Kematian.
Betulkah kematian hanya sebuah gerbang? Gerbang menuju keabadian. Gerbang menuju surga atau neraka. Diah sering muak dengan pemuka-pemuka agama yang kalau ngomong seperti sudah pasti akan masuk surga. Diah juga suka muak dengan para penjaja ayat-ayat Tuhan demi sahwat sendiri.
Anggaplah ISIS. Orang Islam yang mengaku paling Islam. Orang yang tega membunuh demi Tuhan. Orang-orang yang tunduk pada dogmatisme. Dogamtisme yang juga berarti totalitarialisme. Apa kata pemimpin adalah kebenaran mutlak. Padahal, mereka hanyalah para penafsir. Penafsir ayat-ayat Tuhan yang justru sangat mungkin berbeda dengan kemauan Tuhan itu sendiri. Tapi, tafsir mereka sudah menjadi kebenaran. Dan tak boleh dilawan.
Ketika membaca Kompas, Diah tersenyum sendiri.
Ternyata model ISIS bukan model Islam tapi lebih pada model libido paling purba manusia tengil. Kenapa? Karena, menurut seorang kolumnis dalam tulisan di Kompas itu, hal yang serupa, menundukkan setiap musuh bahkan dengan cara memperkosa para perempuan lawan-lawan tafsirnya telah lahir di Jerman pada abad ke-15. Juga dengan memanggul ayat-ayat Tuhan yang ditafsir dengan dogmatisme totalitarianisme.

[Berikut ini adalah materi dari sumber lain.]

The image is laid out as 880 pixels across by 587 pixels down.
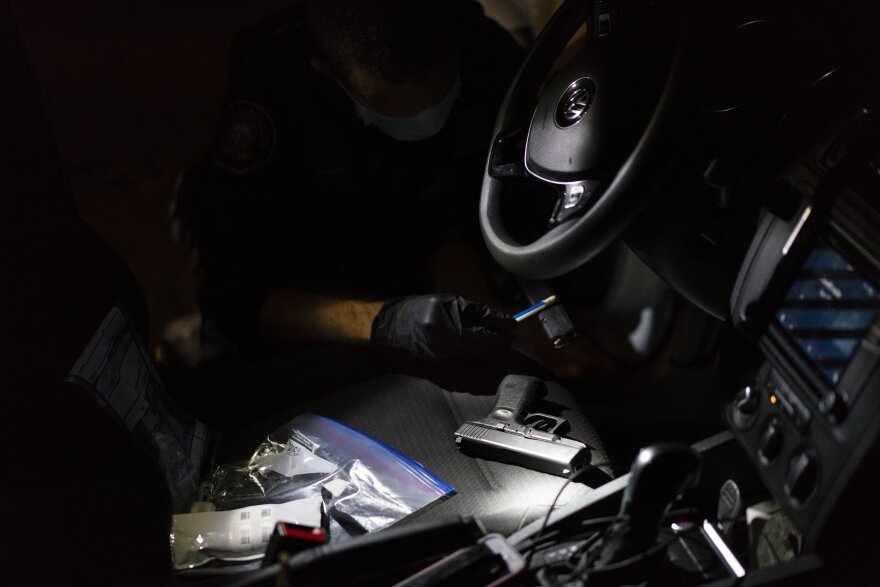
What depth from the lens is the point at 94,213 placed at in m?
2.06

Agama telah menjadi perebutan mencapai kekuasaan.
Padahal, agama seharusnya menjadi sebuah revolusi sosial. Setiap agama lahir di tengah masyarakat yang sakit. Masyarakat yang telah kehilangan ruh kemanusiaan. Agama hadir untuk mengembalikan ruh tersebut. Mengembalikan kemanusiaan pada sisi paling berkemanusiaan. Sisi kemanusiaan diletakkan pada garda depan, bukan disisipkan dan bahkan malah dikorbankan.
Kematian.
Akankah menjadi jalan pembebasan? Entah. Tapi, semua manusia atau bahkan semua makhluk hidup memang pasti akan mati. Tinggal menunggu gilirannya saja.
Lalu, untuk apa begitu banyak berebut surga? Tuhan toh telah menyediakan surga dengan begitu luasnya. Seandainya seluruh manusia harus masuk ke dalam surga, surga masih tetap mampu menampungnya. Tanpa harus ada yang iri atau ada yang masih ingin sendiri.
Seandainya hal seperti ini menjadi kesadaran bersama umat manusia, pasti taka ada perang. Pasti tak akan ada pengungsi-pengungsi yang nasibnya mengiris hati. Agama benar-benar menjadi alat perdamaian.